··· EXERCISE PASSAGE
Learning Combinatorial Optimization over Graphs

19 minute read

Published:

Written by Sebastian Bedoya, Kriti Devasenapathy, Dessie Dimino, Maya Mutic, and Anthony Pineci

Introduction and Background

In an increasingly connected world, more and more of the logistical problems we aim to solve as a society can be modeled over graphs. Urban planning, social networks, healthcare modeling and telecommunications are all domains that heavily utilize this abstraction in order to make their processes as efficient as possible.

However, doing so often requires solving a branch of problems known as combinatorial optimization over these graphs.

What is combinatorial optimization?

Combinatorial optimization is a field in applied mathematics that explores the methods of finding some combination of objects that is optimal out of a finite set of such objects. This optimality is assessed by a cost function that maps each potential outcome to an associated cost, and the goal is to minimize that cost.

The most well-known example of combinatorial optimization is the Traveling Salesman Problem (TSP). Let’s say our traveling salesman wants to visit all of the countries in Scandinavia (N=3). This requires choosing between 6 possible paths for the financially optimal visiting order.

However, if we imagine scaling this problem to international supply chain networks, like all of the countries in Europe (N=44), there are now 2.6582716e54 potential paths.

TSP in Europe

This explosion in possibilities is a defining factor in NP-hard optimization problems. Several other highly applicable problems posed in graph theory suffer from the same issue.

Selected Problems in Graph Theory

Minimum Vertex Cover:

A vertex cover is a set of vertices that includes at least one endpoint of every edge in the graph. For any given non-trivial graph there are many different vertex covers, but finding the minimum number of vertices needed to cover the graph is a common problem in graph theory.

Minimum Cover Example

The colored points above are examples of minimum coverings for those graphs.

####Maximum Cut: A cut in a graph is a set of edges dividing the graph into two subsets. Another common problem in graph theory, with application to theoretical physics, is finding the maximum number of edges that can make up a cut.

Maximum Cut Example

The dotted line represents an example of the maximum cut of this graph.

The provided examples are only a small subset of the many extremely useful but computationally challenging graph optimization problems. In fact, of the 21 NP-complete problems in Richard Karp’s formative paper Reducibility Among Combinatorial Problems, more than half are decision versions of graph optimization problems or can be formulated on graphs.

This poses a significant limitation in applied contexts, since most industries do not have the computational power or resources to solve these problems at the rate and regularity at which results are needed.

Standard Approaches

  1. Exact algorithms
  2. Approximation algorithms
  3. Heuristics

Each has benefits and drawbacks, but they all lack the ability to take advantage of their frequent use on similarly structured datasets and problem instances in the real world.
······
··· AVAILABLE DATA
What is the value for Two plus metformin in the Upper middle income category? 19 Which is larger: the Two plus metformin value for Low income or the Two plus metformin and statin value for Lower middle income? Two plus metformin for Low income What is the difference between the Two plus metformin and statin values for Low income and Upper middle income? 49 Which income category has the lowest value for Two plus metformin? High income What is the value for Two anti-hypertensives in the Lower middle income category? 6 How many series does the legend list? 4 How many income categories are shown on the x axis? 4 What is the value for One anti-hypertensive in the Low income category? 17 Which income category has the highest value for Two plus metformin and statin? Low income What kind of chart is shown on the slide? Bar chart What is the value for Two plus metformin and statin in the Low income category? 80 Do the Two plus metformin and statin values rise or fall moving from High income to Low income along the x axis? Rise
······
··· AVAILABLE DATA
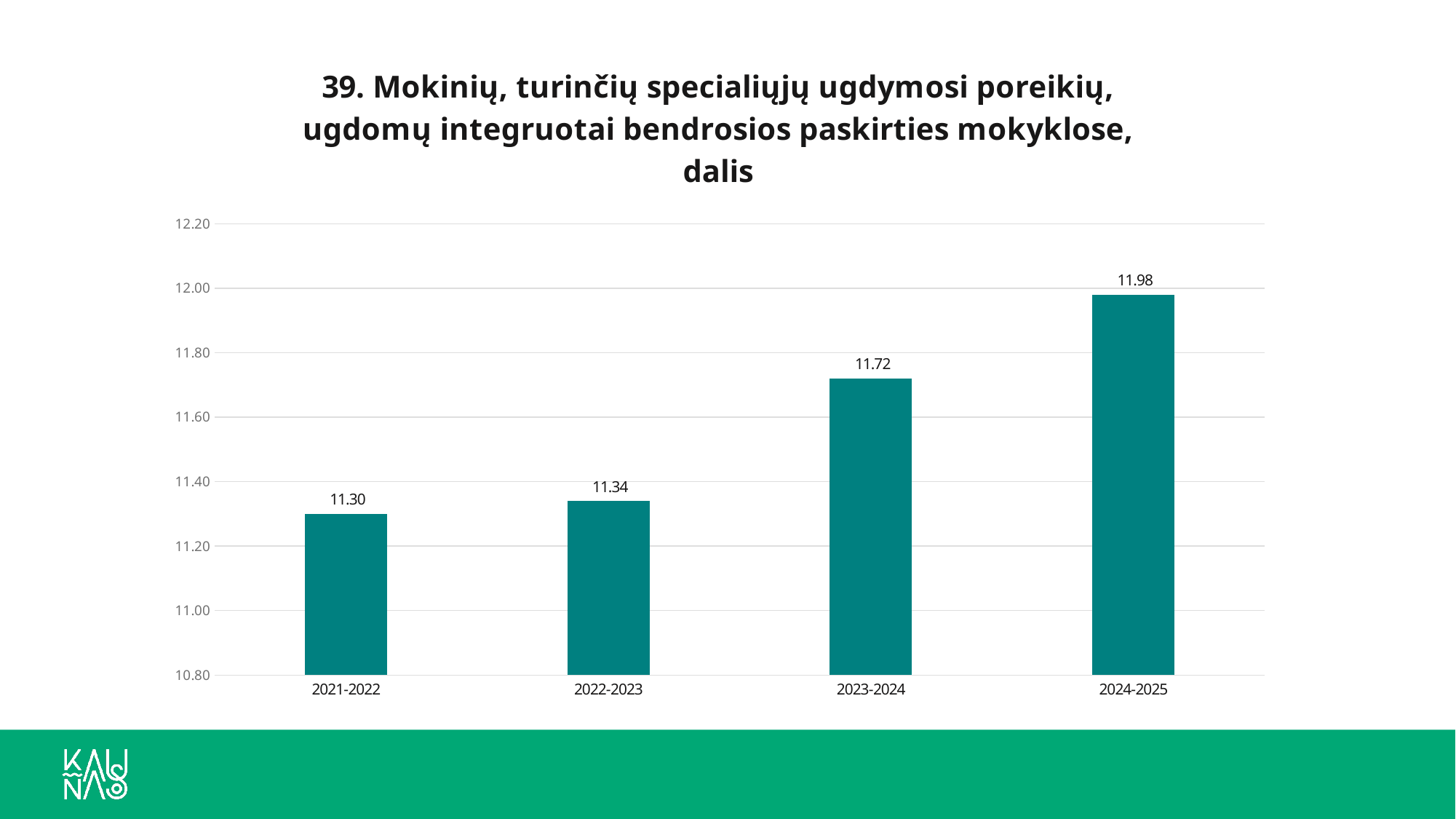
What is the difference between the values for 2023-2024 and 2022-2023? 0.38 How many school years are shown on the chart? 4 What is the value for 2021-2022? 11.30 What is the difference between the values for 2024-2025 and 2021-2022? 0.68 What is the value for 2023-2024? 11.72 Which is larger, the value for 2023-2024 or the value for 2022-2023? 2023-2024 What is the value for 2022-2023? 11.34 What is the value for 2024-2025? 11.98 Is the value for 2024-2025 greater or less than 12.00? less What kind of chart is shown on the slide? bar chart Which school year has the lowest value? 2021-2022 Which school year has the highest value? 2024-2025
······
··· AVAILABLE DATA
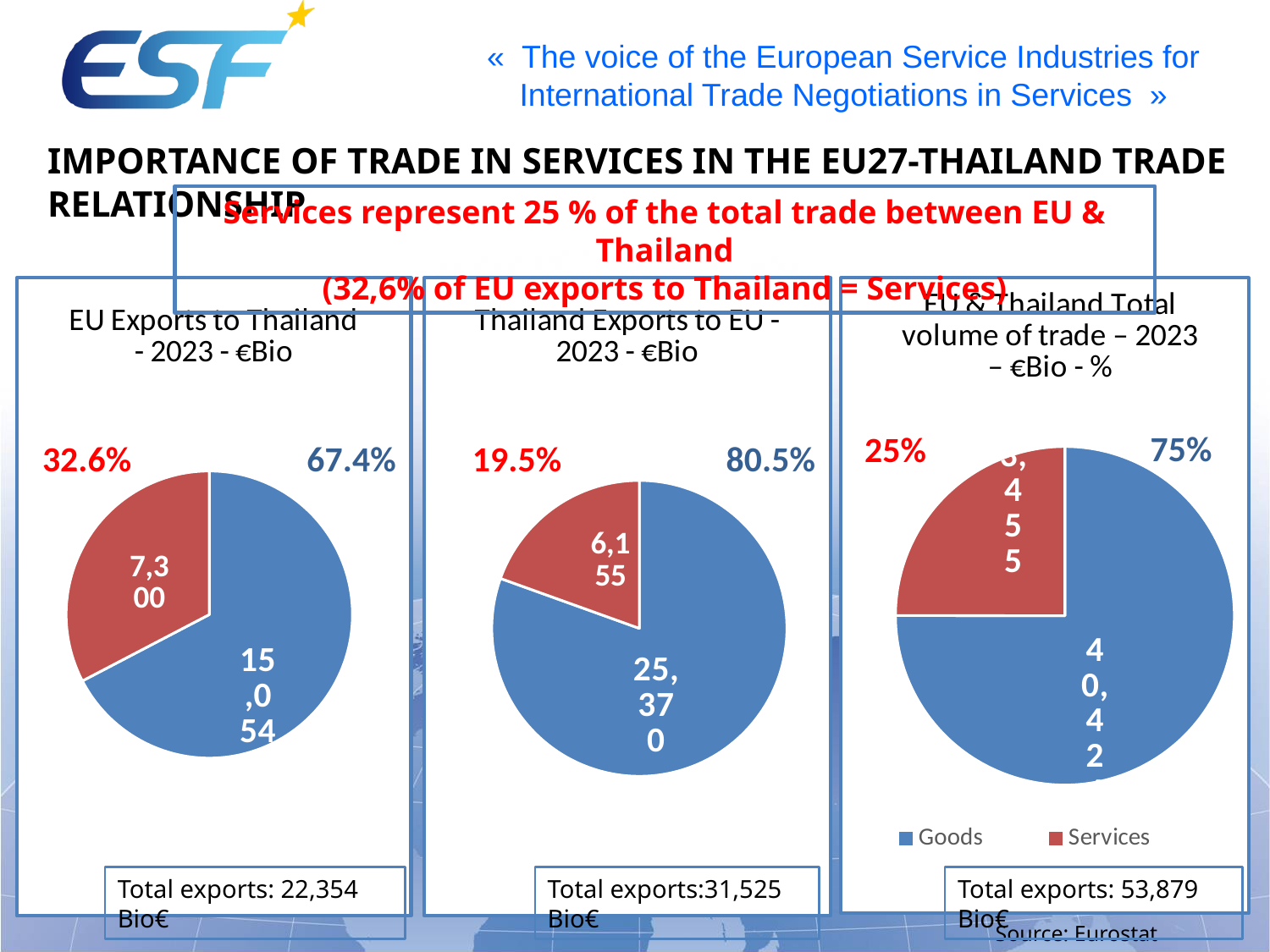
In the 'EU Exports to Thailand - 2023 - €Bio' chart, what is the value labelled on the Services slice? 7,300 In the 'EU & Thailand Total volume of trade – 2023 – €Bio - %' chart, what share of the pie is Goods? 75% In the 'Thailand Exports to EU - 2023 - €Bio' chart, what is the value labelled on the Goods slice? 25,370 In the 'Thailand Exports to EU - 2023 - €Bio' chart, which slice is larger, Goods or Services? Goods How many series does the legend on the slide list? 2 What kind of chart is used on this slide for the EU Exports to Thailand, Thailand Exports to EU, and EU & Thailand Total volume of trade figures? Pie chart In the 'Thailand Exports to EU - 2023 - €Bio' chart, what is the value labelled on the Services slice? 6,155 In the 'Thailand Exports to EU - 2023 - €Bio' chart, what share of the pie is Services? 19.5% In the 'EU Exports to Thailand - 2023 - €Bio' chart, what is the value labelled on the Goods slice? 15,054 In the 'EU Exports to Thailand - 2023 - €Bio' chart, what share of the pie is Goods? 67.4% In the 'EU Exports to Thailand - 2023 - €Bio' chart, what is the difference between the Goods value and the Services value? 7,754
······
▶ [WORK INSTRUCTIONS]:
Can you continue the article on learning combinatorial optimization over graphs, shown before the records, picking up right after its final sentence?

▶ [RESULT]:
Additionally, there are many practical instances of combinatorial optimization problems over graphs whose domain-specific constraints require the use of customized, sophisticated algorithms in order to be solved in a reasonable amount of time. Because of the magnitude and complexity of these datasets, it often requires significant expertise in the field to assess when and how to use what algorithm.

Broadly speaking, the field of reinforcement learning has had a lot of success in capturing the subtle patterns and underlying structure in many complex datasets. Gameplay, like graph optimization, represents an extremely large and nuanced combinatorial search space and is a field where reinforcement learning algorithms have had terrific success. A famous example of this is AlphaGo, a reinforcement learning based algorithm that was able to beat the European Go champion 5 games to 0.

All of this suggests combinatorial optimization over graphs as a highly promising context for the application of data-driven algorithmic learning.

Foundational Research

The seminal paper in this field is Dai et al.’s Learning Combinatorial Optimization over Graphs. The work aims to make a general algorithm that can learn to solve all types of different graph optimization problems, since many of these problems have a similar underlying structure.

Since most graph optimization problems use a greedy algorithm, it would be great if ours did too. The only problem is that since we’re trying to make an algorithm to solve general graph optimization problems, we need to find a way to learn an efficient heuristic for our optimization problem.

In comes … Q-learning! This model uses a structure2vec representation of a graph embedding, allowing us to create an evaluation function $Q$ which is analogous to a heuristic function in a standard greedy approach. This function will be learned through reinforcement learning on many graph instances, without having example optimal solutions. The purpose of the function is to take in a partially constructed solution and a proposed node in the graph that is not already in the partial solution, and return some measure of the quality this node would add to our solution. Then we can use the standard greedy approach and simply pick the node that maximizes our evaluation function.

Greedy Node Addition

This naturally brings up a few questions:

  1. How can we specify to our learning algorithm the constraints of our particular optimization problem?
  2. How can we parametrize $Q$ so that it can use these constraints along with input data to find a sufficient evaluator function?
  3. Once parametrized, how can we learn our $Q$ function without using data with ground truth labels?

We’ll tackle these questions one at a time.

Specifying a Problem

First, for any graph optimization problem, we can represent an instance of the problem as a graph $G$, which has a vertex set $V$, an edge set $E$, and a weight function $w : (V, V) \to \mathbb{R}$ where the input is a pair of vertices $(u, v) \in E$.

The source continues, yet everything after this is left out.